The grandparent noted that while we can increase the amount of currency in people's pockets, that doesn't fundamentally change the number of goods and services available to the total population. If you define poverty as lack of money, then yes, we can fiat more than enough money into existence. However, if you define poverty as lack of access to goods and services, increasing the amount of money available won't work. Look at Germany in the wake of World War I. Money was flowing everywhere, but the amount of good and services available was minuscule in comparison causing rampant inflation to the point where it was more cost effective to burn the paper currency for heat rather than spend it.


Let's break things down nice and simple. As you said, everyone needs a roof over their head and food in their belly. Well, there's plenty of that to go round. We don't need to fiat more money or otherwise increase the money supply, because as you astutely observed, that would potentially lead to a post-war Germany-type situation. If, however, the world's poorest were gifted adequate funds from the world's richest, they would be able to afford the biological necessities.


This comment would be better if it wasn't inflammatory. Instead of

'People of your ilk are fond of resorting to the old canard "everyone needs a roof over their head and food in their belly"'

you could have written

'People are fond of resorting to the old canard "everyone needs a roof over their head and food in their belly"'


The fact that anyone was ever poor should be an affront to anyone who believes that money is real.

Using "real" in this context is confusing; yes, money is a social construction - a real one. You can also have fictional social constructs (SF works often describe some).

Are you using "real" to mean "natural" (as in "natural rights")?


Money is a medium to exchange effort/productivity and hence wealth. It is important because no one gives away their work for free. That is not because we are good/bad, that is because that is how we are by evolution. Our ancestors never climbed a tree unless there was a fruit to pluck or ran unless there was a deer to hunt. And given the effort involved in this, it made zero sense to share things for free.

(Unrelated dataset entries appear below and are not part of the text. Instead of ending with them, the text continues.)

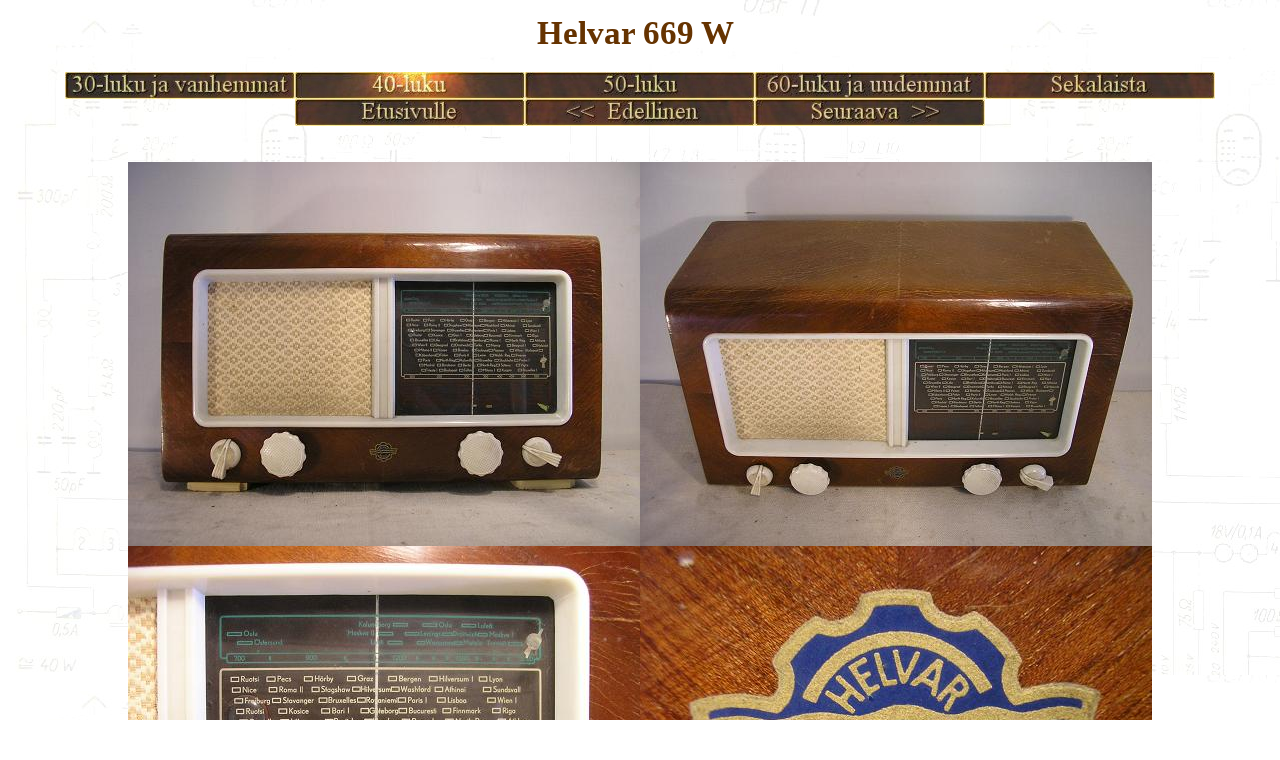

--- FILE ---
content_type: text/html
request_url: https://timonradiosivut.fi/Helvar_669_W_3.html
body_size: 824
content:
<!DOCTYPE html PUBLIC "-//W3C//DTD HTML 4.01 Transitional//EN">
<html>
<head>

  
  
  <meta content="text/html; charset=ISO-8859-1" http-equiv="content-type">

  
  
  <title>Timon Radiosivut</title>
</head>


<body style="color: rgb(102, 51, 0); background-color: rgb(255, 255, 255); background-image: url(tausta.JPG);" alink="#000099" link="#000099" vlink="#990099">


<div style="text-align: center;"><big><big><big><big><big><span style="font-weight: bold;"><small>Helvar 669 W</small>&nbsp;</span></big></big></big></big></big>

<br><br>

We only have an organized form of that currently. Where you could do a lot of it and store it, and spend it later. Or opt to not earn it at all. Whatever the choice you must learn to live with it.


>no one gives away their work for free >it made zero sense to share things for free >We only have an organized form of that currently

And yet much of the technology that power the internet that disseminates this idea you have run on GPL licensed software.


Ludicrous. You can expend effort all your born days and not see a dime. People give things away all the time. And climb trees, even! Do you really live in a world so bereft of imagination?